→ **YOUR TASK**:
Write out the listing below in full and exactly, leaving out every picture.

→ **TASK DATA**:
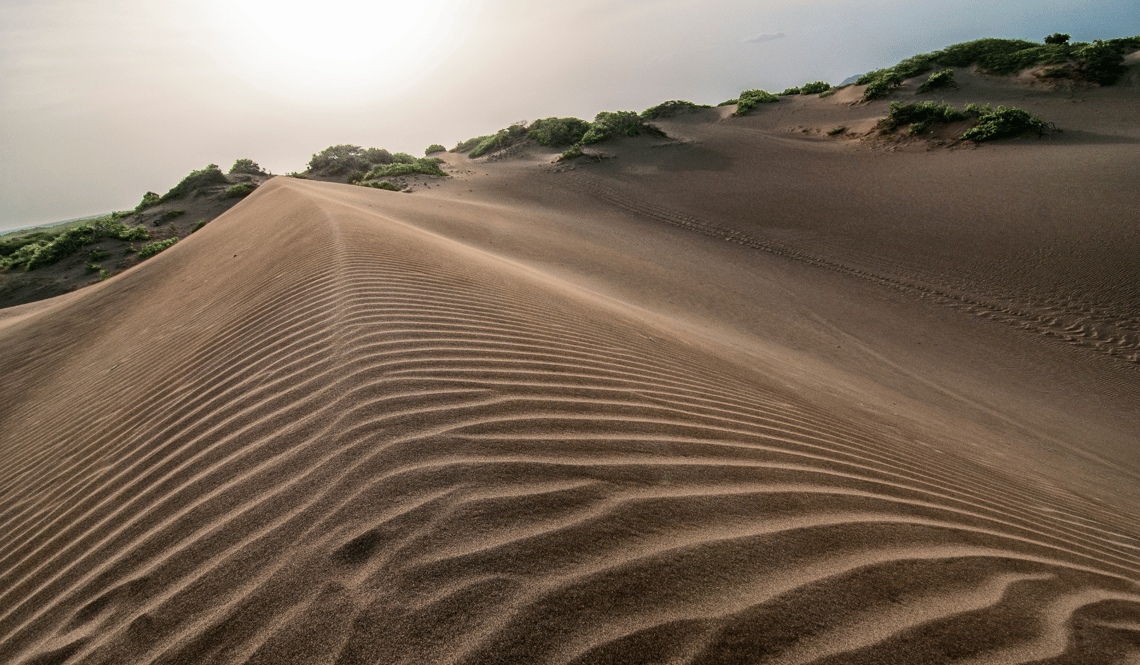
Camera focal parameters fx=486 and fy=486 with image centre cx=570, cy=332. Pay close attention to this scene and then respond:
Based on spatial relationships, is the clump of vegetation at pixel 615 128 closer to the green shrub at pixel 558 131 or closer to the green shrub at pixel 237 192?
the green shrub at pixel 558 131

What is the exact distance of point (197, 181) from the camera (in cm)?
2008

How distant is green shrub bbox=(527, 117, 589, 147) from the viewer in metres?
24.2

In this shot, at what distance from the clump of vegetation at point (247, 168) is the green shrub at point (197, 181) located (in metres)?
1.59

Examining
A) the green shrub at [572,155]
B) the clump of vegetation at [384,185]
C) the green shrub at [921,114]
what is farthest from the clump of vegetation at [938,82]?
the clump of vegetation at [384,185]

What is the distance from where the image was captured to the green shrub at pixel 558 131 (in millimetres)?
24156

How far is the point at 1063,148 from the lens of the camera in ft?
46.9

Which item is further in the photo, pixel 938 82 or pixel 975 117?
pixel 938 82

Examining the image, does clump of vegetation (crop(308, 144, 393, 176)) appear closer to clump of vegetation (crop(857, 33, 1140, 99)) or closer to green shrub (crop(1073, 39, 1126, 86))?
clump of vegetation (crop(857, 33, 1140, 99))

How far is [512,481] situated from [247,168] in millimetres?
27360

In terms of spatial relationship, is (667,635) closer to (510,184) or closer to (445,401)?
(445,401)

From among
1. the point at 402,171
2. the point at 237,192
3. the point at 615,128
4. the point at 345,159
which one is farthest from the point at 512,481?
the point at 345,159

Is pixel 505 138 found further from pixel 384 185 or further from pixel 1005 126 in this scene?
pixel 1005 126

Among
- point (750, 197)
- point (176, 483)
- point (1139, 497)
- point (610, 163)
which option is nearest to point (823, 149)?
point (750, 197)

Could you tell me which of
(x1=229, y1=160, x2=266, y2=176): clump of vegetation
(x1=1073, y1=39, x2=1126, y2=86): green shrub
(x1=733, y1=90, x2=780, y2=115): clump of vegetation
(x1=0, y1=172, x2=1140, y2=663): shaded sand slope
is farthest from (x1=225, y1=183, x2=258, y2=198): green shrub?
(x1=1073, y1=39, x2=1126, y2=86): green shrub
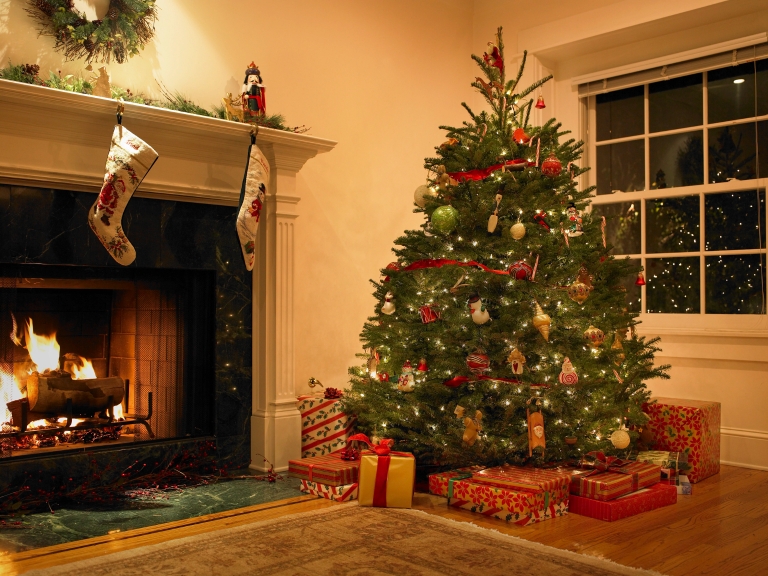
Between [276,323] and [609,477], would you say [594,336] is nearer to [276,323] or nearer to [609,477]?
[609,477]

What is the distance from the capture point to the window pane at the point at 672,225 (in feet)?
15.2

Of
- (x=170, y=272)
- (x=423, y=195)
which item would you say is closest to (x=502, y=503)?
(x=423, y=195)

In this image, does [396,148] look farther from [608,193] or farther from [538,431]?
[538,431]

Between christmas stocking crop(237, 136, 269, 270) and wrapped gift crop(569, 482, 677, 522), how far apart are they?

→ **WRITTEN REPLY**:
Camera focal parameters fx=486 and fy=486 with image centre cx=570, cy=332. Pay close attention to this scene and then respond:
Based on spatial relationships, is the clump of vegetation at pixel 615 128 closer to the green shrub at pixel 558 131 or closer to the green shrub at pixel 237 192?
the green shrub at pixel 558 131

What is the exact distance of point (197, 181) from the camera (in cm)?
2008

How distant is green shrub bbox=(527, 117, 589, 147) from the viewer in metres?
24.2

In this shot, at what distance from the clump of vegetation at point (247, 168) is the green shrub at point (197, 181) located (in metres)?
1.59

Examining
A) the green shrub at [572,155]
B) the clump of vegetation at [384,185]
C) the green shrub at [921,114]
what is farthest from the clump of vegetation at [938,82]?
the clump of vegetation at [384,185]

What is the distance from where the image was captured to the green shrub at pixel 558 131 (in millimetres)?
24156

How far is the point at 1063,148 from the lens of the camera in ft?
46.9

Which item is further in the photo, pixel 938 82 or pixel 975 117?
pixel 938 82

Examining the image, does clump of vegetation (crop(308, 144, 393, 176)) appear closer to clump of vegetation (crop(857, 33, 1140, 99)) or closer to green shrub (crop(1073, 39, 1126, 86))?
clump of vegetation (crop(857, 33, 1140, 99))

How far is [512,481] situated from [247,168] in millimetres?
27360

In terms of spatial relationship, is (667,635) closer to (510,184) or closer to (445,401)?
(445,401)

From among
1. the point at 402,171
2. the point at 237,192
3. the point at 615,128
4. the point at 345,159
which one is farthest from the point at 512,481?
the point at 345,159

Is pixel 505 138 found further from pixel 384 185 or further from pixel 1005 126 in this scene?
pixel 1005 126

Among
- point (750, 197)
- point (176, 483)
- point (1139, 497)
- point (610, 163)
which option is nearest to point (823, 149)?
point (750, 197)

Could you tell me which of
(x1=229, y1=160, x2=266, y2=176): clump of vegetation
(x1=1073, y1=39, x2=1126, y2=86): green shrub
(x1=733, y1=90, x2=780, y2=115): clump of vegetation
(x1=0, y1=172, x2=1140, y2=663): shaded sand slope
is farthest from (x1=225, y1=183, x2=258, y2=198): green shrub?
(x1=1073, y1=39, x2=1126, y2=86): green shrub
Between [276,323] and [609,477], would you say [594,336] is nearer to [276,323] or nearer to [609,477]?
[609,477]

What is the distance from the capture point to the window pane at the point at 672,225 (in feet)?
15.2

Of
- (x=170, y=272)
- (x=423, y=195)
which item would you say is closest to (x=502, y=503)?
(x=423, y=195)

In this image, does [396,148] look farther from [608,193] or farther from [538,431]?
[538,431]

Between christmas stocking crop(237, 136, 269, 270) and wrapped gift crop(569, 482, 677, 522), how far apart are they?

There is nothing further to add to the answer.